*WHAT YOU HAVE TO DO*
In one to three sentences, explain why the article on Atlantic Canadian startups says respondents will find it harder to service their debt.

*TEXT SECTION*
☆ ☆ ☆ ☆ ☆

A new survey of Atlantic Canadian startups shows that CEOs remain optimistic about their prospects for 2020, but also reveals that most have less than nine months of runway.
Halifax-based venture capital firm Concrete Ventures conducted the survey between April 20 and 27. Like other surveys, including one by Entrevestor, it found that the COVID-19 crisis is having a negative effect on some startups while others are thriving in the current climate.
For example, nearly 16 percent of the 103 respondents reported laying off staff since the beginning of the pandemic, and roughly half said COVID-19 had a negative effect on their businesses. Overall, the survey reveals considerable optimism with almost two-thirds of early-stage startups (those with $1 to $500,000 of annual revenue) expecting to add staff this year.
The survey also highlights a subject gaining more attention in startup circles these days – runway. This refers to how much time a company has until it runs out of cash, assuming it maintains its current spending and revenue levels. Unless a company is cash-flow positive, it can only extend its runway by cutting costs, increasing sales or raising more capital.
The Concrete survey found that 74 percent of pre-revenue startups had less than nine months of runway as of late April. Some 53 percent of early-stage startups and half of established startups (those with more than $500,000 of annual sales) also indicated they were on track to run out of money by January.
“When you analyze the quantitative side of the survey, it seems like the data paints an optimistic and bullish future, but we all know that forward-looking statements shouldn’t be read as guarantees of future performance,” said Concrete Partner Patrick Hankinson in an email.
“When you start analyzing the qualitative part of the survey, you start to see some fear setting in. Respondents are pulling back their marketing/sales spend and struggling to generate top of the funnel leads, which will most likely translate into lower sales. Additionally, respondents are taking on more debt and with potentially lower sales, it will be harder to service that debt.”
The survey segmented the respondents into three categories: pre-revenue, early stage and established startups. COVID-19 is creating opportunities, with 46 percent of early-stage and 33 percent of established startups finding a business upside in the current situation.
The Concrete report said many respondents are trying to raise equity investment or take on debt. Even 37 percent of the pre-revenue companies are borrowing money to finance their operations in the current situation.
“Startups who take on new debt will soon have the pressure of servicing that debt . . . increasing the importance of increasing revenue substantially,” said the report.
Startups at every stage reported concerns about the impacts COVID-19 has had on sales and lead generation. In fact, 73 percent of early-stage and 93 percent of established companies have cut sales and marketing expenses. This is expected to impact growth over time, said Concrete.
Despite the host of federal government programs aimed at businesses to help them through this crisis, nearly 17 percent of startups indicated their business is not eligible for any programs and many pre-revenue companies feel left behind.
“COVID-19 is an unprecedented crisis for startups in Atlantic Canada, as it is for many startups around the world,” said Hankinson. “For some, this has created new opportunities but others are facing difficult challenges. Yet the East Coast startup community remains resilient. I am confident that we will get through this crisis.”

☆ ☆ ☆ ☆ ☆

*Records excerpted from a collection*
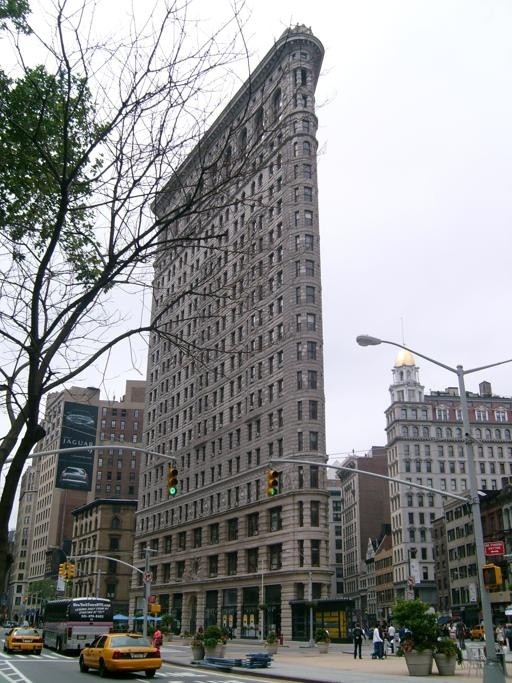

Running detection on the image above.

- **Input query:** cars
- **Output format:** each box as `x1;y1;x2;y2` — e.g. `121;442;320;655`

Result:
3;621;18;628
60;466;88;486
505;623;512;634
470;625;496;641
4;627;43;654
65;409;95;431
79;633;162;676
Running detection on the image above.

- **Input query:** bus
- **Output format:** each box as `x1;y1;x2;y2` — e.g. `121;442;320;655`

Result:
41;597;113;653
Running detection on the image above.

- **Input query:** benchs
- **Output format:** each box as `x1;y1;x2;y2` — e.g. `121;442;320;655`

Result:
466;643;508;677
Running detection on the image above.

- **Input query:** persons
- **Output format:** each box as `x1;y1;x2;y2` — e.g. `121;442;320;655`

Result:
152;624;163;651
198;624;204;634
348;614;512;661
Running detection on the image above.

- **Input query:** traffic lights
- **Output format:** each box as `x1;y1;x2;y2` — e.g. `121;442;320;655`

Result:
59;562;75;577
482;564;502;589
167;468;178;496
267;471;279;496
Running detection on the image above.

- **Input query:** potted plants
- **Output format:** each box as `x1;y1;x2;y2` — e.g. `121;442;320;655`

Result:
181;623;230;661
265;631;280;654
159;612;179;642
391;594;463;677
314;628;331;653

☆ ☆ ☆ ☆ ☆

*TASK ANSWER*
Respondents are taking on more debt while probably facing lower sales. They are cutting their marketing and sales spending and struggling to generate top-of-the-funnel leads, which will most likely lead to lower sales. With less revenue coming in, servicing the added debt becomes harder.